EXERCISE DIRECTIONS
Which lines of the listing below contain the word "with"? Copy out each of those lines.
┌──
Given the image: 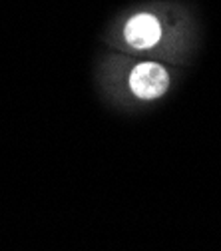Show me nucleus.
I'll list each match as a JSON object with an SVG mask.
<instances>
[{"instance_id": "f257e3e1", "label": "nucleus", "mask_w": 221, "mask_h": 251, "mask_svg": "<svg viewBox=\"0 0 221 251\" xmlns=\"http://www.w3.org/2000/svg\"><path fill=\"white\" fill-rule=\"evenodd\" d=\"M170 86V76L164 66L155 62H142L130 74V88L142 100H153L166 94Z\"/></svg>"}, {"instance_id": "f03ea898", "label": "nucleus", "mask_w": 221, "mask_h": 251, "mask_svg": "<svg viewBox=\"0 0 221 251\" xmlns=\"http://www.w3.org/2000/svg\"><path fill=\"white\" fill-rule=\"evenodd\" d=\"M162 38V26L153 16L140 14L125 24V40L134 48H151Z\"/></svg>"}]
</instances>
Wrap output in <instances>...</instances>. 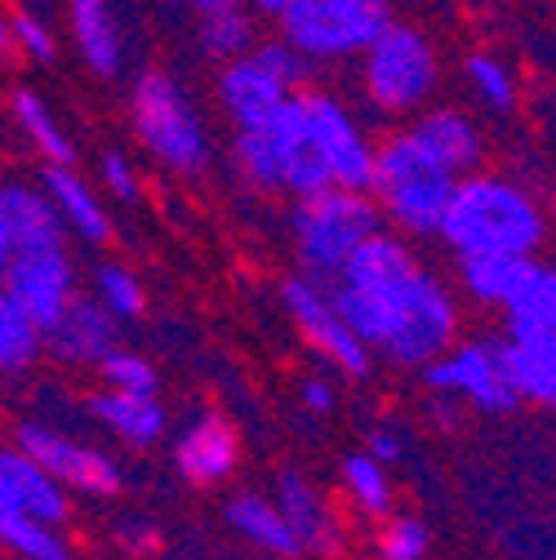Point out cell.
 Returning <instances> with one entry per match:
<instances>
[{
	"label": "cell",
	"instance_id": "cell-1",
	"mask_svg": "<svg viewBox=\"0 0 556 560\" xmlns=\"http://www.w3.org/2000/svg\"><path fill=\"white\" fill-rule=\"evenodd\" d=\"M437 236L454 258L534 254L547 236V214L525 183H517L508 174L476 170L454 183V196L445 205Z\"/></svg>",
	"mask_w": 556,
	"mask_h": 560
},
{
	"label": "cell",
	"instance_id": "cell-2",
	"mask_svg": "<svg viewBox=\"0 0 556 560\" xmlns=\"http://www.w3.org/2000/svg\"><path fill=\"white\" fill-rule=\"evenodd\" d=\"M454 183L459 178L414 143L409 129H392L374 152L370 196L379 205L383 223L401 236H437Z\"/></svg>",
	"mask_w": 556,
	"mask_h": 560
},
{
	"label": "cell",
	"instance_id": "cell-3",
	"mask_svg": "<svg viewBox=\"0 0 556 560\" xmlns=\"http://www.w3.org/2000/svg\"><path fill=\"white\" fill-rule=\"evenodd\" d=\"M129 129L148 148L157 165H165L178 178H196L210 165V125L187 98V90L165 72V67H148L129 85Z\"/></svg>",
	"mask_w": 556,
	"mask_h": 560
},
{
	"label": "cell",
	"instance_id": "cell-4",
	"mask_svg": "<svg viewBox=\"0 0 556 560\" xmlns=\"http://www.w3.org/2000/svg\"><path fill=\"white\" fill-rule=\"evenodd\" d=\"M383 223L379 205L370 191L357 187H325L312 196H299L290 209V245H294V262L303 276L329 280L343 271V262L352 258V249L374 236Z\"/></svg>",
	"mask_w": 556,
	"mask_h": 560
},
{
	"label": "cell",
	"instance_id": "cell-5",
	"mask_svg": "<svg viewBox=\"0 0 556 560\" xmlns=\"http://www.w3.org/2000/svg\"><path fill=\"white\" fill-rule=\"evenodd\" d=\"M361 62V94L387 120L419 116L441 85V54L432 36L414 23H387L383 36L357 58Z\"/></svg>",
	"mask_w": 556,
	"mask_h": 560
},
{
	"label": "cell",
	"instance_id": "cell-6",
	"mask_svg": "<svg viewBox=\"0 0 556 560\" xmlns=\"http://www.w3.org/2000/svg\"><path fill=\"white\" fill-rule=\"evenodd\" d=\"M387 23L392 0H299L276 19V36H286L303 58L321 67L361 58Z\"/></svg>",
	"mask_w": 556,
	"mask_h": 560
},
{
	"label": "cell",
	"instance_id": "cell-7",
	"mask_svg": "<svg viewBox=\"0 0 556 560\" xmlns=\"http://www.w3.org/2000/svg\"><path fill=\"white\" fill-rule=\"evenodd\" d=\"M14 445L40 463L67 494H81V499H120L125 494V467L116 454L90 445V441H77L67 436L62 428L45 423V418H19L14 423Z\"/></svg>",
	"mask_w": 556,
	"mask_h": 560
},
{
	"label": "cell",
	"instance_id": "cell-8",
	"mask_svg": "<svg viewBox=\"0 0 556 560\" xmlns=\"http://www.w3.org/2000/svg\"><path fill=\"white\" fill-rule=\"evenodd\" d=\"M428 392L454 396L463 409L476 413H512L521 405L512 378H508V361H503V338H467L454 342L445 357H437L432 365L419 370Z\"/></svg>",
	"mask_w": 556,
	"mask_h": 560
},
{
	"label": "cell",
	"instance_id": "cell-9",
	"mask_svg": "<svg viewBox=\"0 0 556 560\" xmlns=\"http://www.w3.org/2000/svg\"><path fill=\"white\" fill-rule=\"evenodd\" d=\"M281 307L290 316V325L299 329V338L312 347V352L334 365V374L343 378H370L374 370V357L370 347L347 329V320L338 316L334 299H329V285H321V280L294 271L281 280Z\"/></svg>",
	"mask_w": 556,
	"mask_h": 560
},
{
	"label": "cell",
	"instance_id": "cell-10",
	"mask_svg": "<svg viewBox=\"0 0 556 560\" xmlns=\"http://www.w3.org/2000/svg\"><path fill=\"white\" fill-rule=\"evenodd\" d=\"M459 320H463L459 299L450 294V285H441V276H432L424 267V276L414 280L409 303L379 357L396 370H424L459 342Z\"/></svg>",
	"mask_w": 556,
	"mask_h": 560
},
{
	"label": "cell",
	"instance_id": "cell-11",
	"mask_svg": "<svg viewBox=\"0 0 556 560\" xmlns=\"http://www.w3.org/2000/svg\"><path fill=\"white\" fill-rule=\"evenodd\" d=\"M303 107H308V129L316 138V152H321V161L329 170V183L370 191L379 143L370 138V129L357 120V112L347 107L334 90H303Z\"/></svg>",
	"mask_w": 556,
	"mask_h": 560
},
{
	"label": "cell",
	"instance_id": "cell-12",
	"mask_svg": "<svg viewBox=\"0 0 556 560\" xmlns=\"http://www.w3.org/2000/svg\"><path fill=\"white\" fill-rule=\"evenodd\" d=\"M0 290H5L27 312V320L45 334L81 294V267L67 245L27 249V254H14L5 262V285Z\"/></svg>",
	"mask_w": 556,
	"mask_h": 560
},
{
	"label": "cell",
	"instance_id": "cell-13",
	"mask_svg": "<svg viewBox=\"0 0 556 560\" xmlns=\"http://www.w3.org/2000/svg\"><path fill=\"white\" fill-rule=\"evenodd\" d=\"M271 499H276V508H281V516L290 521L303 556H338L343 551V542H347L343 516L303 467H281L276 471Z\"/></svg>",
	"mask_w": 556,
	"mask_h": 560
},
{
	"label": "cell",
	"instance_id": "cell-14",
	"mask_svg": "<svg viewBox=\"0 0 556 560\" xmlns=\"http://www.w3.org/2000/svg\"><path fill=\"white\" fill-rule=\"evenodd\" d=\"M241 467V432L232 428L228 413L205 409L187 418L183 432L174 436V471L196 489H219Z\"/></svg>",
	"mask_w": 556,
	"mask_h": 560
},
{
	"label": "cell",
	"instance_id": "cell-15",
	"mask_svg": "<svg viewBox=\"0 0 556 560\" xmlns=\"http://www.w3.org/2000/svg\"><path fill=\"white\" fill-rule=\"evenodd\" d=\"M120 320L94 299V294H77L49 329H45V357L67 365V370H94L107 352L120 347Z\"/></svg>",
	"mask_w": 556,
	"mask_h": 560
},
{
	"label": "cell",
	"instance_id": "cell-16",
	"mask_svg": "<svg viewBox=\"0 0 556 560\" xmlns=\"http://www.w3.org/2000/svg\"><path fill=\"white\" fill-rule=\"evenodd\" d=\"M45 245H67V228L58 209L49 205L40 183L27 178H5L0 183V258H14L27 249Z\"/></svg>",
	"mask_w": 556,
	"mask_h": 560
},
{
	"label": "cell",
	"instance_id": "cell-17",
	"mask_svg": "<svg viewBox=\"0 0 556 560\" xmlns=\"http://www.w3.org/2000/svg\"><path fill=\"white\" fill-rule=\"evenodd\" d=\"M0 512L67 529V521H72V494L10 441V445H0Z\"/></svg>",
	"mask_w": 556,
	"mask_h": 560
},
{
	"label": "cell",
	"instance_id": "cell-18",
	"mask_svg": "<svg viewBox=\"0 0 556 560\" xmlns=\"http://www.w3.org/2000/svg\"><path fill=\"white\" fill-rule=\"evenodd\" d=\"M428 156H437L454 178L476 174L485 165V129L463 107H424L405 125Z\"/></svg>",
	"mask_w": 556,
	"mask_h": 560
},
{
	"label": "cell",
	"instance_id": "cell-19",
	"mask_svg": "<svg viewBox=\"0 0 556 560\" xmlns=\"http://www.w3.org/2000/svg\"><path fill=\"white\" fill-rule=\"evenodd\" d=\"M263 125L271 129L276 148H281V170H286L281 191H290V196L299 200V196H312V191L334 187V183H329V170H325V161H321V152H316V138H312V129H308L303 94H290Z\"/></svg>",
	"mask_w": 556,
	"mask_h": 560
},
{
	"label": "cell",
	"instance_id": "cell-20",
	"mask_svg": "<svg viewBox=\"0 0 556 560\" xmlns=\"http://www.w3.org/2000/svg\"><path fill=\"white\" fill-rule=\"evenodd\" d=\"M219 107L236 129H258L276 107H281L294 90H286L254 54H241L232 62H219V81H215Z\"/></svg>",
	"mask_w": 556,
	"mask_h": 560
},
{
	"label": "cell",
	"instance_id": "cell-21",
	"mask_svg": "<svg viewBox=\"0 0 556 560\" xmlns=\"http://www.w3.org/2000/svg\"><path fill=\"white\" fill-rule=\"evenodd\" d=\"M85 413L94 423L116 436L120 445L129 450H152L165 441L170 432V413L161 405V396H134V392H112V387H99L90 400H85Z\"/></svg>",
	"mask_w": 556,
	"mask_h": 560
},
{
	"label": "cell",
	"instance_id": "cell-22",
	"mask_svg": "<svg viewBox=\"0 0 556 560\" xmlns=\"http://www.w3.org/2000/svg\"><path fill=\"white\" fill-rule=\"evenodd\" d=\"M40 187H45L49 205L58 209L67 236H77V241H85L94 249L112 241V214H107V205L90 187V178H81L77 165H45L40 170Z\"/></svg>",
	"mask_w": 556,
	"mask_h": 560
},
{
	"label": "cell",
	"instance_id": "cell-23",
	"mask_svg": "<svg viewBox=\"0 0 556 560\" xmlns=\"http://www.w3.org/2000/svg\"><path fill=\"white\" fill-rule=\"evenodd\" d=\"M223 525L254 551L271 556V560H299L303 547L290 529V521L281 516V508H276L271 494H263V489H236V494L223 503Z\"/></svg>",
	"mask_w": 556,
	"mask_h": 560
},
{
	"label": "cell",
	"instance_id": "cell-24",
	"mask_svg": "<svg viewBox=\"0 0 556 560\" xmlns=\"http://www.w3.org/2000/svg\"><path fill=\"white\" fill-rule=\"evenodd\" d=\"M538 258L534 254H476V258H459V290L480 303V307H499L508 312L538 276Z\"/></svg>",
	"mask_w": 556,
	"mask_h": 560
},
{
	"label": "cell",
	"instance_id": "cell-25",
	"mask_svg": "<svg viewBox=\"0 0 556 560\" xmlns=\"http://www.w3.org/2000/svg\"><path fill=\"white\" fill-rule=\"evenodd\" d=\"M419 254L409 249V241L392 228H379L374 236H366L352 258L343 262V271L334 276L338 285H357V290H383V285H401V280H409L414 271H419ZM329 280V285H334Z\"/></svg>",
	"mask_w": 556,
	"mask_h": 560
},
{
	"label": "cell",
	"instance_id": "cell-26",
	"mask_svg": "<svg viewBox=\"0 0 556 560\" xmlns=\"http://www.w3.org/2000/svg\"><path fill=\"white\" fill-rule=\"evenodd\" d=\"M67 23H72L81 62L99 81H116L125 67V36L112 14V0H67Z\"/></svg>",
	"mask_w": 556,
	"mask_h": 560
},
{
	"label": "cell",
	"instance_id": "cell-27",
	"mask_svg": "<svg viewBox=\"0 0 556 560\" xmlns=\"http://www.w3.org/2000/svg\"><path fill=\"white\" fill-rule=\"evenodd\" d=\"M503 361L521 405L556 413V334H503Z\"/></svg>",
	"mask_w": 556,
	"mask_h": 560
},
{
	"label": "cell",
	"instance_id": "cell-28",
	"mask_svg": "<svg viewBox=\"0 0 556 560\" xmlns=\"http://www.w3.org/2000/svg\"><path fill=\"white\" fill-rule=\"evenodd\" d=\"M338 489H343V499L352 503L357 516L366 521H383L396 512V485H392V471L383 463H374L366 450L357 454H347L338 463Z\"/></svg>",
	"mask_w": 556,
	"mask_h": 560
},
{
	"label": "cell",
	"instance_id": "cell-29",
	"mask_svg": "<svg viewBox=\"0 0 556 560\" xmlns=\"http://www.w3.org/2000/svg\"><path fill=\"white\" fill-rule=\"evenodd\" d=\"M10 112H14V125L23 129V138L36 148V156L45 165H77V143L67 138V129L54 116V107L36 90H14L10 94Z\"/></svg>",
	"mask_w": 556,
	"mask_h": 560
},
{
	"label": "cell",
	"instance_id": "cell-30",
	"mask_svg": "<svg viewBox=\"0 0 556 560\" xmlns=\"http://www.w3.org/2000/svg\"><path fill=\"white\" fill-rule=\"evenodd\" d=\"M463 81H467V90H472V98L490 112V116H499V120H508L517 107H521V85H517V72L499 58V54H490V49H472L467 58H463Z\"/></svg>",
	"mask_w": 556,
	"mask_h": 560
},
{
	"label": "cell",
	"instance_id": "cell-31",
	"mask_svg": "<svg viewBox=\"0 0 556 560\" xmlns=\"http://www.w3.org/2000/svg\"><path fill=\"white\" fill-rule=\"evenodd\" d=\"M232 170L236 178L258 191V196H271V191H281L286 183V170H281V148H276V138L267 125L258 129H236L232 138Z\"/></svg>",
	"mask_w": 556,
	"mask_h": 560
},
{
	"label": "cell",
	"instance_id": "cell-32",
	"mask_svg": "<svg viewBox=\"0 0 556 560\" xmlns=\"http://www.w3.org/2000/svg\"><path fill=\"white\" fill-rule=\"evenodd\" d=\"M45 361V334L27 320V312L0 290V378H19Z\"/></svg>",
	"mask_w": 556,
	"mask_h": 560
},
{
	"label": "cell",
	"instance_id": "cell-33",
	"mask_svg": "<svg viewBox=\"0 0 556 560\" xmlns=\"http://www.w3.org/2000/svg\"><path fill=\"white\" fill-rule=\"evenodd\" d=\"M0 551L14 560H77V547L62 525L0 512Z\"/></svg>",
	"mask_w": 556,
	"mask_h": 560
},
{
	"label": "cell",
	"instance_id": "cell-34",
	"mask_svg": "<svg viewBox=\"0 0 556 560\" xmlns=\"http://www.w3.org/2000/svg\"><path fill=\"white\" fill-rule=\"evenodd\" d=\"M90 294H94L120 325H134V320L148 316V285L138 280L134 267H125V262H116V258L94 262V271H90Z\"/></svg>",
	"mask_w": 556,
	"mask_h": 560
},
{
	"label": "cell",
	"instance_id": "cell-35",
	"mask_svg": "<svg viewBox=\"0 0 556 560\" xmlns=\"http://www.w3.org/2000/svg\"><path fill=\"white\" fill-rule=\"evenodd\" d=\"M196 40H200V54L205 58L232 62V58H241V54H250L258 45V14L250 5L219 10V14H200Z\"/></svg>",
	"mask_w": 556,
	"mask_h": 560
},
{
	"label": "cell",
	"instance_id": "cell-36",
	"mask_svg": "<svg viewBox=\"0 0 556 560\" xmlns=\"http://www.w3.org/2000/svg\"><path fill=\"white\" fill-rule=\"evenodd\" d=\"M99 387H112V392H134V396H157L161 392V370L148 352H138V347H116V352H107L99 365Z\"/></svg>",
	"mask_w": 556,
	"mask_h": 560
},
{
	"label": "cell",
	"instance_id": "cell-37",
	"mask_svg": "<svg viewBox=\"0 0 556 560\" xmlns=\"http://www.w3.org/2000/svg\"><path fill=\"white\" fill-rule=\"evenodd\" d=\"M503 316L508 334H556V267H538L534 285Z\"/></svg>",
	"mask_w": 556,
	"mask_h": 560
},
{
	"label": "cell",
	"instance_id": "cell-38",
	"mask_svg": "<svg viewBox=\"0 0 556 560\" xmlns=\"http://www.w3.org/2000/svg\"><path fill=\"white\" fill-rule=\"evenodd\" d=\"M432 551V529L419 516H383L374 529V556L379 560H428Z\"/></svg>",
	"mask_w": 556,
	"mask_h": 560
},
{
	"label": "cell",
	"instance_id": "cell-39",
	"mask_svg": "<svg viewBox=\"0 0 556 560\" xmlns=\"http://www.w3.org/2000/svg\"><path fill=\"white\" fill-rule=\"evenodd\" d=\"M267 72L281 81L286 90H294V94H303V90H312V72H316V62L312 58H303L286 36H263L254 49H250Z\"/></svg>",
	"mask_w": 556,
	"mask_h": 560
},
{
	"label": "cell",
	"instance_id": "cell-40",
	"mask_svg": "<svg viewBox=\"0 0 556 560\" xmlns=\"http://www.w3.org/2000/svg\"><path fill=\"white\" fill-rule=\"evenodd\" d=\"M10 23H14V40H19V58L36 62V67H49L58 62V36H54V23L32 14V10H10Z\"/></svg>",
	"mask_w": 556,
	"mask_h": 560
},
{
	"label": "cell",
	"instance_id": "cell-41",
	"mask_svg": "<svg viewBox=\"0 0 556 560\" xmlns=\"http://www.w3.org/2000/svg\"><path fill=\"white\" fill-rule=\"evenodd\" d=\"M112 542H116L129 560H152V556H161L165 534H161V525H157L152 516L125 512V516H116V521H112Z\"/></svg>",
	"mask_w": 556,
	"mask_h": 560
},
{
	"label": "cell",
	"instance_id": "cell-42",
	"mask_svg": "<svg viewBox=\"0 0 556 560\" xmlns=\"http://www.w3.org/2000/svg\"><path fill=\"white\" fill-rule=\"evenodd\" d=\"M99 178H103V187H107L116 200H125V205H134L138 196H143V178H138V170H134V161H129L125 152H103V156H99Z\"/></svg>",
	"mask_w": 556,
	"mask_h": 560
},
{
	"label": "cell",
	"instance_id": "cell-43",
	"mask_svg": "<svg viewBox=\"0 0 556 560\" xmlns=\"http://www.w3.org/2000/svg\"><path fill=\"white\" fill-rule=\"evenodd\" d=\"M299 409L303 413H312V418H329L334 409H338V392H334V383L329 378H321V374H308V378H299Z\"/></svg>",
	"mask_w": 556,
	"mask_h": 560
},
{
	"label": "cell",
	"instance_id": "cell-44",
	"mask_svg": "<svg viewBox=\"0 0 556 560\" xmlns=\"http://www.w3.org/2000/svg\"><path fill=\"white\" fill-rule=\"evenodd\" d=\"M366 454H370L374 463L392 467V463H401V458H405V436H401L396 428L379 423V428H370V432H366Z\"/></svg>",
	"mask_w": 556,
	"mask_h": 560
},
{
	"label": "cell",
	"instance_id": "cell-45",
	"mask_svg": "<svg viewBox=\"0 0 556 560\" xmlns=\"http://www.w3.org/2000/svg\"><path fill=\"white\" fill-rule=\"evenodd\" d=\"M463 405L454 400V396H441V392H432V400H428V418L441 428V432H459V423H463Z\"/></svg>",
	"mask_w": 556,
	"mask_h": 560
},
{
	"label": "cell",
	"instance_id": "cell-46",
	"mask_svg": "<svg viewBox=\"0 0 556 560\" xmlns=\"http://www.w3.org/2000/svg\"><path fill=\"white\" fill-rule=\"evenodd\" d=\"M19 62V40H14V23L10 14H0V67H14Z\"/></svg>",
	"mask_w": 556,
	"mask_h": 560
},
{
	"label": "cell",
	"instance_id": "cell-47",
	"mask_svg": "<svg viewBox=\"0 0 556 560\" xmlns=\"http://www.w3.org/2000/svg\"><path fill=\"white\" fill-rule=\"evenodd\" d=\"M290 5H299V0H250V10H254L258 19H271V23L281 19Z\"/></svg>",
	"mask_w": 556,
	"mask_h": 560
},
{
	"label": "cell",
	"instance_id": "cell-48",
	"mask_svg": "<svg viewBox=\"0 0 556 560\" xmlns=\"http://www.w3.org/2000/svg\"><path fill=\"white\" fill-rule=\"evenodd\" d=\"M192 14H219V10H236V5H250V0H187Z\"/></svg>",
	"mask_w": 556,
	"mask_h": 560
},
{
	"label": "cell",
	"instance_id": "cell-49",
	"mask_svg": "<svg viewBox=\"0 0 556 560\" xmlns=\"http://www.w3.org/2000/svg\"><path fill=\"white\" fill-rule=\"evenodd\" d=\"M14 10H32V14H40V19H49V0H19Z\"/></svg>",
	"mask_w": 556,
	"mask_h": 560
},
{
	"label": "cell",
	"instance_id": "cell-50",
	"mask_svg": "<svg viewBox=\"0 0 556 560\" xmlns=\"http://www.w3.org/2000/svg\"><path fill=\"white\" fill-rule=\"evenodd\" d=\"M0 285H5V258H0Z\"/></svg>",
	"mask_w": 556,
	"mask_h": 560
},
{
	"label": "cell",
	"instance_id": "cell-51",
	"mask_svg": "<svg viewBox=\"0 0 556 560\" xmlns=\"http://www.w3.org/2000/svg\"><path fill=\"white\" fill-rule=\"evenodd\" d=\"M0 183H5V165H0Z\"/></svg>",
	"mask_w": 556,
	"mask_h": 560
}]
</instances>
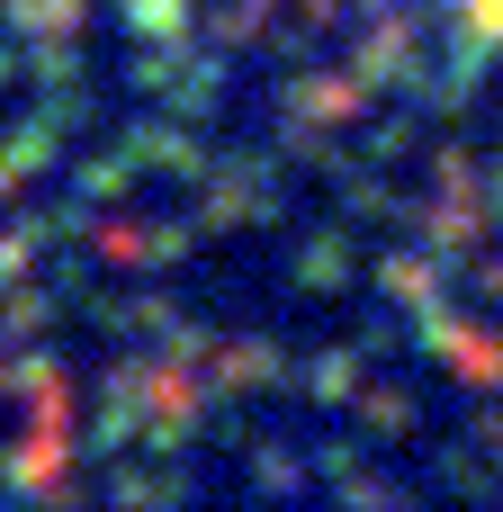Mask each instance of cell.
Here are the masks:
<instances>
[{
	"mask_svg": "<svg viewBox=\"0 0 503 512\" xmlns=\"http://www.w3.org/2000/svg\"><path fill=\"white\" fill-rule=\"evenodd\" d=\"M468 18H477V36H503V0H468Z\"/></svg>",
	"mask_w": 503,
	"mask_h": 512,
	"instance_id": "6da1fadb",
	"label": "cell"
}]
</instances>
└──
EXERCISE RESULT
I'll list each match as a JSON object with an SVG mask.
 Returning <instances> with one entry per match:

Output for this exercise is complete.